Monday, February 28, 2011

Quote Of The Day: Design

Great design does not come from great processes; it comes from great designers.

-- Fred Brooks, Interview to Wired Magazine

Saturday, February 26, 2011

The Weather Channel: Who Do You Think You Are?

Let's take a brief look at permissions The Weather Channel application requests.
  • Services that cost you money: Send SMS messages - Who is the application going to send SMS messages to?
  • Services that cost you money: Directly call phone numbers - What numbers is it going to call?
  • Your location: Coarse (network-based) location - All right, I understand it wants to know where I am to tell me what the weather is.
  • Your location: Fine (GPS) location - Why does it want my exact location? Oh, I see, to show me ads. Thanks, but no thanks, you guys can easily do the same using just coarse GPS location.
  • Your personal information: Add or modify calendar events and send email to guests - What? Excuse me?

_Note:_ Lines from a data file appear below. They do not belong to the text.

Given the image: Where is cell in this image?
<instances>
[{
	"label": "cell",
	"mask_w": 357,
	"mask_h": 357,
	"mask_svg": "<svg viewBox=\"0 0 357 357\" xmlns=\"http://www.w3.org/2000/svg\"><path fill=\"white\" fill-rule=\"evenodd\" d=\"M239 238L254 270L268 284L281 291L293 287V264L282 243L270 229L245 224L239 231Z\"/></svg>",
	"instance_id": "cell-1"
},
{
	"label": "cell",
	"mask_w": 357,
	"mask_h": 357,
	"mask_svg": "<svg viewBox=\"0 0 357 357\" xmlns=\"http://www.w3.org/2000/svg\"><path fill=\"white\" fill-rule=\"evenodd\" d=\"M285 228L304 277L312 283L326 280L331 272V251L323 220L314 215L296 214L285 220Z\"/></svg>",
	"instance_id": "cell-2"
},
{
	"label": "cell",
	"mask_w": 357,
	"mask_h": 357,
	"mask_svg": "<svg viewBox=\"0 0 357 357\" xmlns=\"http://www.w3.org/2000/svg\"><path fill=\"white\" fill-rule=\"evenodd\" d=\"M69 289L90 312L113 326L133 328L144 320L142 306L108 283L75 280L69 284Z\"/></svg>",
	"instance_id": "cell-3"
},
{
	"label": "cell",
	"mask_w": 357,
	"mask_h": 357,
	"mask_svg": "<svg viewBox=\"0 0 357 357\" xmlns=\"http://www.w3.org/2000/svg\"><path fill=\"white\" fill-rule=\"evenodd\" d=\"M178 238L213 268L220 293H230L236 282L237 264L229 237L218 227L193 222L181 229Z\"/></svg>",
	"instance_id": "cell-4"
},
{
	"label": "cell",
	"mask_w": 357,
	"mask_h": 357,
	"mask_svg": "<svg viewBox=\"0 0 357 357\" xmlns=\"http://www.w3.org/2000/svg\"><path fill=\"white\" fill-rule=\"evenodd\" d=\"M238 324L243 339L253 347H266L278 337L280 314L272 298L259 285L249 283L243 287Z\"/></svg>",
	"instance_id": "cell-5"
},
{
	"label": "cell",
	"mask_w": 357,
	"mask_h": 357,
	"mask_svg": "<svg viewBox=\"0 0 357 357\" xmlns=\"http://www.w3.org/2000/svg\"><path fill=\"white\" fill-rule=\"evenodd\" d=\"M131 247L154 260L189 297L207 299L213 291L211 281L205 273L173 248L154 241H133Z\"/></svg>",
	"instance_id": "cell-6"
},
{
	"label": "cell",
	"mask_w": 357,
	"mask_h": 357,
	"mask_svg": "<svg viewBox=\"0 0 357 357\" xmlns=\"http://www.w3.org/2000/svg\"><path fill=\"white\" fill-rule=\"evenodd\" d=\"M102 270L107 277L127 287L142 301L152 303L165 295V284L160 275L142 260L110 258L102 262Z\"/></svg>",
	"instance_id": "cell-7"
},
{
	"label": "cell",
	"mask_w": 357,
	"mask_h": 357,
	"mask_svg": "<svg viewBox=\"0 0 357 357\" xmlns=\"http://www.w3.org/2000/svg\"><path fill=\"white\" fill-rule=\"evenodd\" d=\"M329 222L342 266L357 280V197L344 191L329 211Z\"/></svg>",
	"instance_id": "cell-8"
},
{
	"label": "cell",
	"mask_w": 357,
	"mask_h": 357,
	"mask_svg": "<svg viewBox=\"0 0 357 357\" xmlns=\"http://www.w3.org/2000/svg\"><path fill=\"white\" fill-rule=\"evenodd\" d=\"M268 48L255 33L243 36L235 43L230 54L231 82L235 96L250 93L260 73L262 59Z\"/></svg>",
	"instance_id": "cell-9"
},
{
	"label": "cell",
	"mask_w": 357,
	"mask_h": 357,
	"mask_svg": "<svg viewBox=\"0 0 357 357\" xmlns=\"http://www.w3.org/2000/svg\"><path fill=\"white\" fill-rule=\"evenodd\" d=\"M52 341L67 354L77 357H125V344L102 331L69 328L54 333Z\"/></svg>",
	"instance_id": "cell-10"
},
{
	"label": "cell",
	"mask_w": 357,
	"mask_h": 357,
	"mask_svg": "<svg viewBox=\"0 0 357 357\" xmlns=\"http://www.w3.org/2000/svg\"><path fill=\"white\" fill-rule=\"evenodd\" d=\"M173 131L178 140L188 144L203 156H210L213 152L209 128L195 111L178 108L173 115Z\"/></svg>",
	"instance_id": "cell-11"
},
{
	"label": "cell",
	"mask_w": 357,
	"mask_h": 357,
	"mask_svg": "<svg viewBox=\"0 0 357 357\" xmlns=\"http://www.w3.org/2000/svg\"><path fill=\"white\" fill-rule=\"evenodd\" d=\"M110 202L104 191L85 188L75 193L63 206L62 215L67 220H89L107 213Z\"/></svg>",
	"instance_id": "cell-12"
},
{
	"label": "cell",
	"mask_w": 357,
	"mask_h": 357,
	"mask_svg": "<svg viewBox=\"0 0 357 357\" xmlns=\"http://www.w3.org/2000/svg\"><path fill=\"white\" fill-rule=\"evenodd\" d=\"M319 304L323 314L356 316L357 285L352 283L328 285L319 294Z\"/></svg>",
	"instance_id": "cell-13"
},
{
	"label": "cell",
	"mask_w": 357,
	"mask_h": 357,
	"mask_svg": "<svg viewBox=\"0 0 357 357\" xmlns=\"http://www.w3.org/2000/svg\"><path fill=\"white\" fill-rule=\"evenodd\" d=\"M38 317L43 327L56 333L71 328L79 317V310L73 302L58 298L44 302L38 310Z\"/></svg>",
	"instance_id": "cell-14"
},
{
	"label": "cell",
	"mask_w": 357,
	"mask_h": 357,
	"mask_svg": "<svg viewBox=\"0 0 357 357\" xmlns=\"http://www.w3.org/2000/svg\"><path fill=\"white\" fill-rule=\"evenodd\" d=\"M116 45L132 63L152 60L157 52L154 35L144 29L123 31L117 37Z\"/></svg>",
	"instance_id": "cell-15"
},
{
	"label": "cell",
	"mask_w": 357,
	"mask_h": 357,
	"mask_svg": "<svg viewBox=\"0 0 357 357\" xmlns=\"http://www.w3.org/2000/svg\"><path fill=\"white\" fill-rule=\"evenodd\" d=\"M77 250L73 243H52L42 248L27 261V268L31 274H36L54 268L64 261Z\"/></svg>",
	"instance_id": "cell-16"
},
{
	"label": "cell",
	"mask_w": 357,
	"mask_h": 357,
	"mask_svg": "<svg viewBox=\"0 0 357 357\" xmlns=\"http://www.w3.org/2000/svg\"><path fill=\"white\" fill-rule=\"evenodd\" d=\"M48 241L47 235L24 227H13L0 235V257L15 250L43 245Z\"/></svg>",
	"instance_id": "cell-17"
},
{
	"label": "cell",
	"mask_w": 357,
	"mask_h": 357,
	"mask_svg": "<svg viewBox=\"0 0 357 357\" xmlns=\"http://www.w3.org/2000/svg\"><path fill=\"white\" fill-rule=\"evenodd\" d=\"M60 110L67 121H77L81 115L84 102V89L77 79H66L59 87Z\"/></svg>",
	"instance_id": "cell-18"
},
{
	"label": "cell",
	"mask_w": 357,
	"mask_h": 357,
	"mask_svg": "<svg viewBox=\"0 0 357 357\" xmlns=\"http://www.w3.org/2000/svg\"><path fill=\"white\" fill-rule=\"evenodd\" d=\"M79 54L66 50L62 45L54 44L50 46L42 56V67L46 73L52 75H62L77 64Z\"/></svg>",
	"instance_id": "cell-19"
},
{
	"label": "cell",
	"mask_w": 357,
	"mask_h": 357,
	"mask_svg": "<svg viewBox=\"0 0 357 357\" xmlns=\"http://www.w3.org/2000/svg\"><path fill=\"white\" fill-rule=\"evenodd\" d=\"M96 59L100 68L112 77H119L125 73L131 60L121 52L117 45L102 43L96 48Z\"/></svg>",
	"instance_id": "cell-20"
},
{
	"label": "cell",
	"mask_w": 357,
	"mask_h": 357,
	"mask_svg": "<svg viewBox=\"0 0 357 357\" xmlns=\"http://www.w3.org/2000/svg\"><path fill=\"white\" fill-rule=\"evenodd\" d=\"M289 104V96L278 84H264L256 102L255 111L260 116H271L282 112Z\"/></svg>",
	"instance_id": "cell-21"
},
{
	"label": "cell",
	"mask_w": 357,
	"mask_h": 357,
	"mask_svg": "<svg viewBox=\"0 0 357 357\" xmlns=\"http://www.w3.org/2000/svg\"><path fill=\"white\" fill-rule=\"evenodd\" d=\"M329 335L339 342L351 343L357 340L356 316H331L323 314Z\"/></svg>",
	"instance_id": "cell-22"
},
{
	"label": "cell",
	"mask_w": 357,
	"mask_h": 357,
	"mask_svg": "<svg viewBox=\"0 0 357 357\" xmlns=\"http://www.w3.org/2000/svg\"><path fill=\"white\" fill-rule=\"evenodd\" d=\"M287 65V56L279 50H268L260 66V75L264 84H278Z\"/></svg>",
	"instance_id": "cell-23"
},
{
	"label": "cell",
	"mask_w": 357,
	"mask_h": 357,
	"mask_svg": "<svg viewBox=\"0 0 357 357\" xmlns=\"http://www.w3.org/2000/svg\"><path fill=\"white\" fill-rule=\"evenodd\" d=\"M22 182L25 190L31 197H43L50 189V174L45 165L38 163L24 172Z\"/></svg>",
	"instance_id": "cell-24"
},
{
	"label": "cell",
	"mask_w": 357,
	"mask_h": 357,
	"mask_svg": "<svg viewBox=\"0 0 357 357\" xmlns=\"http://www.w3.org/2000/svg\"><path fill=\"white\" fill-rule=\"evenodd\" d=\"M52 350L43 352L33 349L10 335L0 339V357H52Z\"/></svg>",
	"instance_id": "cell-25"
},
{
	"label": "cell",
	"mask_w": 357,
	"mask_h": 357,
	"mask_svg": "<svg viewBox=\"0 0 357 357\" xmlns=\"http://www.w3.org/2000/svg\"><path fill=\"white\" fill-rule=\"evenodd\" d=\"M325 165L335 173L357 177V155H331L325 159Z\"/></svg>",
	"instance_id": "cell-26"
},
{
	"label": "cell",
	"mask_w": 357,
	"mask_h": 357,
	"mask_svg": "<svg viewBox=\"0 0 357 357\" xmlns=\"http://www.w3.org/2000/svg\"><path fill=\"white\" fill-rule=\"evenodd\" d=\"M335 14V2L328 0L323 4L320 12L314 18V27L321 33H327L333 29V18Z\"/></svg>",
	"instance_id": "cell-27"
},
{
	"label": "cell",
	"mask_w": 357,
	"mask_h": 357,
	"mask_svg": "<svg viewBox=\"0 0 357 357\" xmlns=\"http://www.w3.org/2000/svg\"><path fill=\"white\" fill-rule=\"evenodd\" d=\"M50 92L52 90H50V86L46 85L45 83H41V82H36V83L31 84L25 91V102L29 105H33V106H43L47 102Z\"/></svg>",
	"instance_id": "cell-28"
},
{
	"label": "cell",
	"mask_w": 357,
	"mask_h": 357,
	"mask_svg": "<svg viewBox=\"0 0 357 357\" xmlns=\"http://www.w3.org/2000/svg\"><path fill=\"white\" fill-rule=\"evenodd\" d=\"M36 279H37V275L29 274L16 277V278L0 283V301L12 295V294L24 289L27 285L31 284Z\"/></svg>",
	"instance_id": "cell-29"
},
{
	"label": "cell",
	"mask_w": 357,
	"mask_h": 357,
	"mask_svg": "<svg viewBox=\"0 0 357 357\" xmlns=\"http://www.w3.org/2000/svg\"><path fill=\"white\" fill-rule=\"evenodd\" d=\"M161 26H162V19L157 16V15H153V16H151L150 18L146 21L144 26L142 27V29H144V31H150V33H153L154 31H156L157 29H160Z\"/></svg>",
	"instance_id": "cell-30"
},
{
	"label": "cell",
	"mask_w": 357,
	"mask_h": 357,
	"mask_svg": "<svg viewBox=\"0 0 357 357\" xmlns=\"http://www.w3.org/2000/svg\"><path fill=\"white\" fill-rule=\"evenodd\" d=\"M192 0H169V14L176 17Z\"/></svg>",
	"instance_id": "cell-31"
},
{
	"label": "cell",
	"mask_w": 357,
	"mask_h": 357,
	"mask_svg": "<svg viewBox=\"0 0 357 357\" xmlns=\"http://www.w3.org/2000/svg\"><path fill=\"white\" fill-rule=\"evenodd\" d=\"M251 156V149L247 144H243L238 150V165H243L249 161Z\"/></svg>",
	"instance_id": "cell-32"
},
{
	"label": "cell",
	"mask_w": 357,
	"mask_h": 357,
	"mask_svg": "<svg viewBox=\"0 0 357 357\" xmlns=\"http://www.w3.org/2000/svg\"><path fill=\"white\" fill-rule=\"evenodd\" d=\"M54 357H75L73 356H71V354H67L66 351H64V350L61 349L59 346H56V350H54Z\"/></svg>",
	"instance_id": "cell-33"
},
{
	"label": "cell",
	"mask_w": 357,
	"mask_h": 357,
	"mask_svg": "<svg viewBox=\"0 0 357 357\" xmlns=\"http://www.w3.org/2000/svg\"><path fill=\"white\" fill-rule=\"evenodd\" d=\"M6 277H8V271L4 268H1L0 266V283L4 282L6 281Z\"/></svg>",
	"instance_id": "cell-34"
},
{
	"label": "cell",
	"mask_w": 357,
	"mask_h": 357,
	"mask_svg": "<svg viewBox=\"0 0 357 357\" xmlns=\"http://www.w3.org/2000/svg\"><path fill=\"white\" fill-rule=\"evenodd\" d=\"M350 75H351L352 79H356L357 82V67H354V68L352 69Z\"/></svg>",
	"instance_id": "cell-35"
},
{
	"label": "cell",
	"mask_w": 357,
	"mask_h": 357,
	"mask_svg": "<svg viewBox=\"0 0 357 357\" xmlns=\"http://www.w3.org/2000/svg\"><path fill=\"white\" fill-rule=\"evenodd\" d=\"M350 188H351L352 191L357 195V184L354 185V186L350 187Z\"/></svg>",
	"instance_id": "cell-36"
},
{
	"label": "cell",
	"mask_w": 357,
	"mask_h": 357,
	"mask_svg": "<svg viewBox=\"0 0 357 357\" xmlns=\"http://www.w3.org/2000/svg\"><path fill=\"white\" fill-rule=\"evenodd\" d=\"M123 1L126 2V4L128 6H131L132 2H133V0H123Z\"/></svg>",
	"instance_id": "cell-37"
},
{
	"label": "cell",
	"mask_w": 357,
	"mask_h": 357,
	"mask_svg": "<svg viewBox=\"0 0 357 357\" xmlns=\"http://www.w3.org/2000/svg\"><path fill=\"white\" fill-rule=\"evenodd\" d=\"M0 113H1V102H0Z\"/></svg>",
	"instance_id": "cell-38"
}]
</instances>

Why would Weather Channel want to intrude into my calendar, and, worse, send emails to guests?
  • Your personal information: Read calendar events - This one even seems benign in light of the previous one, but still - why?
  • Storage: Modify/delete USB storage contents, modify/delete SD card contents - Again - why? I can guess that it wants to cache data, but surely not as much that it requires special permissions to USB storage and SD card?
Note that the detailed explanation of why these permissions are required is not available from the developer (at least as of the moment of writing).

Summary

The Weather Channel application requests unreasonably wide permissions with no justification to do so. If you value your privacy, you should never install it, or uninstall it right away if you did install it in the past (when permission set was more reasonable) and forgot to check permissions as updates were coming.

Corollary

The Weather Channel is not the only application abusing permissions. Android core development team must come up with a way for the end user to selectively deny permissions requested by an application, so the end user doesn't fall prey to sloppy or malicious applications. There is some progress, but the definite answer from Google is not available - I wonder if there is a collusion between Google and big players in Android Market, just like there seems to be one with YouTube upload manipulation.